• [Page excerpt]:
+ + + +

5. Non-Competition Without the prior written consent of EMPLOYER, which consent must be signed by EMPLOYER’S Chief Executive Officer, while EMPLOYEE remains employed by EMPLOYER and for a period of one (1) year commencing on the termination of EMPLOYEE’S employment with EMPLOYER, EMPLOYEE shall not take any employment, or serve as a director, officer, consultant, advisor, agent, or in any other capacity whatsoever, directly or indirectly, with (i) Booz Allen Hamilton; CACI International, Inc.; CSRA Inc.; Engility Holdings, Inc.; Leidos, Inc.; ManTech International Corporation; Vencore, Inc.; and, Vectrus, Inc.

EMPLOYEE acknowledges and agrees that, in view of her responsibilities while employed by EMPLOYER, including participation in the development of and having access to the business plans and growth strategy of EMPLOYER, employment by an entity referenced above would result in the inevitable disclosure or use of sensitive EMPLOYER information and, in view of these circumstances, the term and scope of this restrictive covenant is reasonable. EMPLOYEE further acknowledges and agrees that a violation of this restrictive covenant would cause irreparable damage to EMPLOYER and that in the event of a breach or threatened breach by EMPLOYEE, EMPLOYER would be entitled to injunctive relief, without the posting of any bond, in addition to such other relief as may be available at law or in equity.

+ + + +

• [Given data]:
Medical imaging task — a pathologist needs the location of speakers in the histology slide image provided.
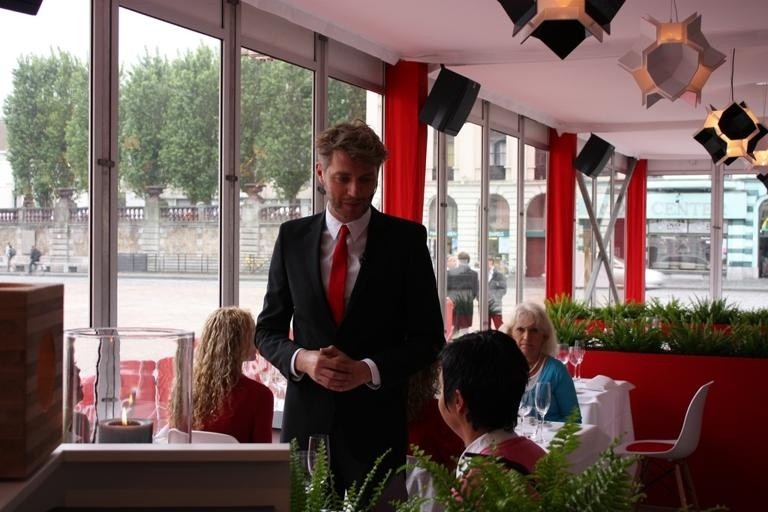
[420,68,481,136]
[574,134,615,178]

+ + + +

• [Tasks to complete]:
1) Rewrite the non-competition clause starting at "EMPLOYEE acknowledges and" and ending at "or in equity.", with "restrictive covenant" replaced by "non-compete provision".
2) In the non-competition clause, whose signature must the employer's written consent bear?

• [Solutions for each task]:
1)
EMPLOYEE acknowledges and agrees that, in view of her responsibilities while employed by EMPLOYER, including participation in the development of and having access to the business plans and growth strategy of EMPLOYER, employment by an entity referenced above would result in the inevitable disclosure or use of sensitive EMPLOYER information and, in view of these circumstances, the term and scope of this non-compete provision is reasonable. EMPLOYEE further acknowledges and agrees that a violation of this non-compete provision would cause irreparable damage to EMPLOYER and that in the event of a breach or threatened breach by EMPLOYEE, EMPLOYER would be entitled to injunctive relief, without the posting of any bond, in addition to such other relief as may be available at law or in equity.

2) The consent must be signed by EMPLOYER'S Chief Executive Officer.